A comprehensive account of the author's entire career through the lens of her recently published diaries With the publication of Susan Sontag's diaries, the development of her career can now be evaluated in a more genetic sense, so that the origins of her ideas and plans for publication are made plain in the context of her role as a public intellectual, who is increasingly aware of her impact on her culture. In Understanding Susan Sontag, Carl Rollyson not only provides an introduction to her essays, novels, plays, films, diaries, and uncollected work published in various periodicals, he now has a lens through which to reevaluate classic texts such as Against Interpretation and On Photography, providing both students and advanced scholars a renewed sense of her importance and impact. Rollyson devotes separate chapters to Sontag's biography; her early novels; her landmark essay collections Against Interpretation and Styles of Radical Will; her films; her major mid-career books, On Photography and its sequel, Regarding the Pain of Others; and Illness as Metaphor and its sequel, AIDS and Its Metaphors, together with her groundbreaking short story, "The Way We Live Now." Sontag's later essay collections and biographical profiles, collected in Under the Sign of Saturn, Where the Stress Falls, and At The Same Time: Essays and Speeches, also receive a fresh assessment, as does her later work in short fiction, the novel, and drama, with a chapter discussing I, etcetera; two historical novels, The Volcano Lover and In America; and her plays, A Parsifal, Alice in Bed, and her adaptation of Ibsen's The Lady from the Sea. Chapters on her diaries and uncollected prose, along with a primary and secondary bibliography, complete this comprehensive study.

Susan Sontag

Susan Sontag
Author: Daniel Schreiber
Publsiher: Northwestern University Press
Total Pages: 296
Release: 2014-08-15
Genre: Biography & Autobiography
ISBN: 9780810125834

Download Susan Sontag Book in PDF, Epub and Kindle

Susan Sontag was an American celebrity intellectual whose life mirrored the cultural upheavals of her time. In this biography, Daniel Schreiber portrays Sontag as a glamorous woman full of contradictions and explores the roles that she played in influencing American public cultural and political conversations.

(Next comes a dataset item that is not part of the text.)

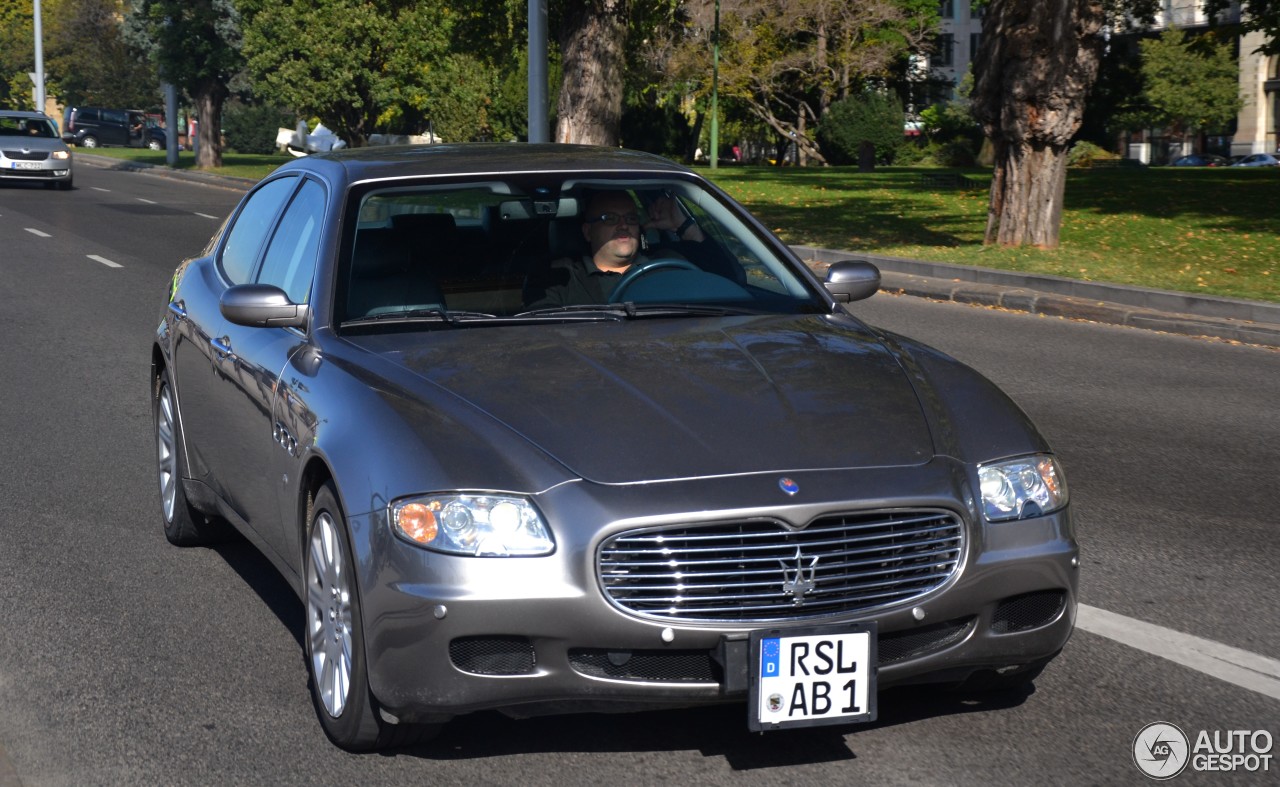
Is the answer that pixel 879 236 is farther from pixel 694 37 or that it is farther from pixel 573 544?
pixel 694 37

Interpreting Susan Sontag s Essays

Interpreting Susan Sontag   s Essays
Author: Mark K. Fulk
Publsiher: Routledge
Total Pages: 228
Release: 2021-04-13
Genre: Literary Criticism
ISBN: 9781000375428

Download Interpreting Susan Sontag s Essays Book in PDF, Epub and Kindle

Interpreting Susan Sontag’s Essays: Radical Contemplative offers its readers a scholarly examination of her essays within the context of philosophy and aesthetic theory. This study sets up a dialogue between her works and their philosophical counterparts in France and Germany, including the works of Hannah Arendt, Jacques Derrida, Roland Barthes, and Walter Benjamin. Artists and concepts discussed in relation to Sontag’s essays include the works of Andy Warhol, Pop Art, French New Wave Cinema, the music of John Cage, and the cinematic art of Robert Bresson, Leni Riefenstahl, Ingmar Bergman, and Jean-Luc Godard. Her aesthetic formalism is compared with Harold Bloom, and this is the first volume to examine her late works and their position within the American events of 9/11/01 and the War on Terror(ism).

Susan Sontag s On Photography

Susan Sontag s On Photography
Author: Nico Epstein
Publsiher: CRC Press
Total Pages: 118
Release: 2018-02-21
Genre: History
ISBN: 9780429939884

Download Susan Sontag s On Photography Book in PDF, Epub and Kindle

Susan Sontag’s 1997 text, On Photography, brought photographic theory into the university classroom with its staunch defence of the medium as art and inspired a new wave of Marxist Criticism in the field. Sontag explains the way in which we are addicted to images and depend on them for knowledge of our surroundings and the problems and challenges this causes. Already an established academic figure, Sontag brought Walter Benjamin’s theories in into the academic mainstream. The book retains its relevance in the everyday world because of the applicability of its ideas to the world of digital photography.